The purpose of research question 1 was to identify whether migration patterns are shaped by language matches, neighbouring countries or former colonizing countries. For this, the full sample was restricted to migrants with a known country of birth (N = 2931). Three binary dependent variables were created to compare the 164 source countries and the 36 survey countries with respect to: (a) their native language(s) and the lingua franca of both countries, indicating a language match in the source and destination country (1 = yes, 0 = no); (b) whether source and destination country border each other (using the lists of bordering countries in the CIA World Factbook; 1 = yes, 0 = no); and (c) whether source and destination country previously had a colonial relationship (using Wikipedia and historical review papers, previous colonial rulers were identified for source countries, 1 = yes, 0 = no). Applying binary logistic regression models, we controlled for gender (ref. male), age (in years), education (based on the internationally recognized standard classification (ISCED 1997) differentiating three categories, i.e. ‘low’ (ISCED 0–2), ‘medium’ (ISCED 3–4, ref.) and ‘high’ (ISCED 5–6)) and two healthcare occupations, namely doctor and nurse (ref. ‘other healthcare occupations’).
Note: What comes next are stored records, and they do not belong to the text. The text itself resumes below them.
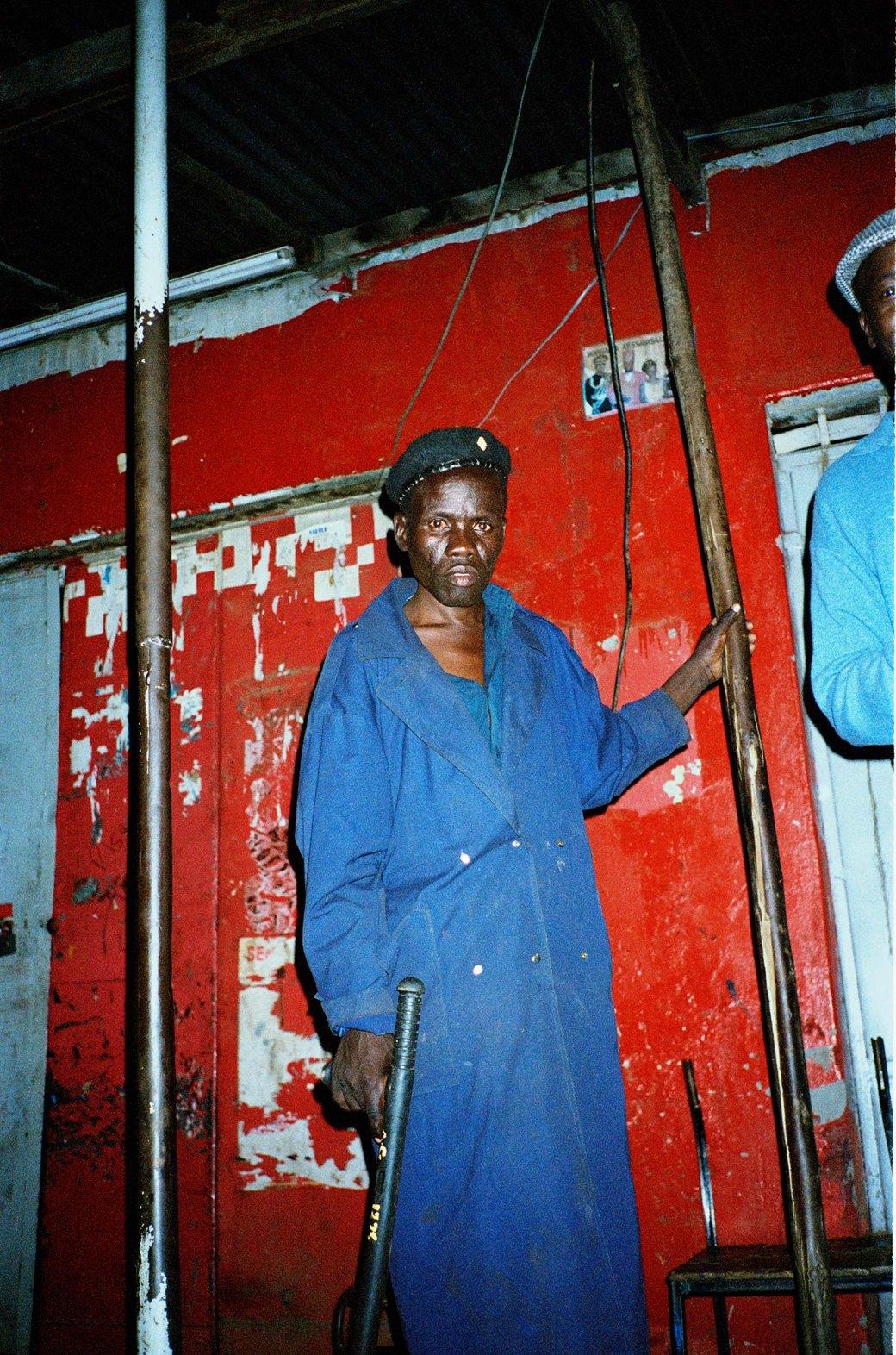 Сутенёры, лучники и золотая молодёжь: Фоторепортаж о ночной жизни в Уганде. Изображение № 10.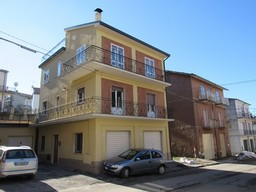 Two 60sqm floors of a three floor building with garden and  the terrace 300 meters to the town center1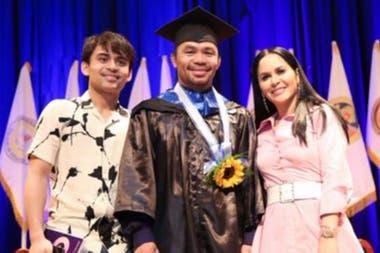 Manny Pacquiao se graduó en Ciencias Políticasy quiere estudiar en Harvard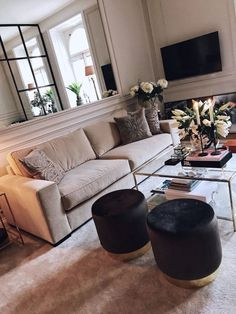 Casa da Anitta: see the singer's mansion in Barra da Tijuca - Home Fashion Trend Living Room Decor Apartment, Living Room Interior, Home And Living, Luxury Home Decor, Luxury Living Room, Interior Design, House Interior, Room Decor, Apartment Decor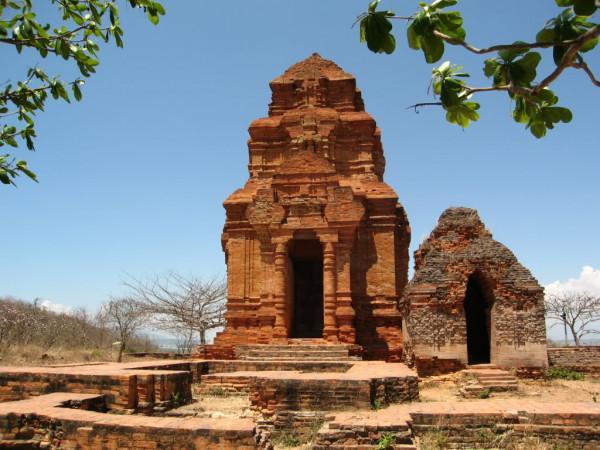 Tháp Poshanư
These two occupations were derived from the list of 20 healthcare occupations (doctors = 1 Medical Doctors; nurses = 2 Nursing & Midwifery Professionals plus 13 Nurses & Midwifery Associate Professionals). Slightly more than 40 observations had one or more missing values within these variables, thereby reducing our sample of migrants to N = 2888. Additional file 3 shows which job titles are included to classify doctors and nurses according to the ISCO–08 classification.

The purpose of research question 2 was to identify whether the most qualified migrate, by comparing the personal characteristics of migrants with those of the workers in their respective source countries. This analysis required data from countries that had a sufficient number of out-migrated workers and a sufficient number of native workers (a minimum of 10 was required for both types of workers). We identified which of the 164 source countries had the largest groups of migrants. For the analysis, we selected the data on the migrants originating in these countries plus the data on the native respondents in these countries. The condition of 10 observations for both migrants and natives was jointly met by four African countries—Angola, Kenya, South Africa and Zimbabwe—with a total of 890 observations (16 % are out-migrated workers), and five Latin American countries—Argentina, Brazil, Chile, Colombia and Mexico—with 6356 observations (3 % are out-migrated workers). In the next step, we explored whether migration pays off with respect to wages (log-hourly wages), working hours (in 5-h groups) and level of life satisfaction (on a scale from 1 = dissatisfied to 10 = satisfied). s The dependent variable was outmigration (1 = yes, 0 = no). Applying binary logistic regression models, we controlled the analysis again for gender, age, education, the purchasing power (PP) standardized hourly wages, and doctors and nurses. Excluding the cases with missing values on either the dependent or the independent variables, the sample sizes varied per analysis, notably for wages (N = 688 for African countries/N = 5109 for Latin American countries); for working hours (N = 827 for African countries/N = 6274 for Latin American countries); and for level of life satisfaction (N = 796 for African countries/N = 6093 for Latin American countries). Note that we restricted the sample to workers in healthcare occupations. We do not know the occupation before migrating. Therefore, the sample does not include out-migrating workers who worked in a healthcare occupation before migrating, but after migrating did not find a job or did not work in healthcare.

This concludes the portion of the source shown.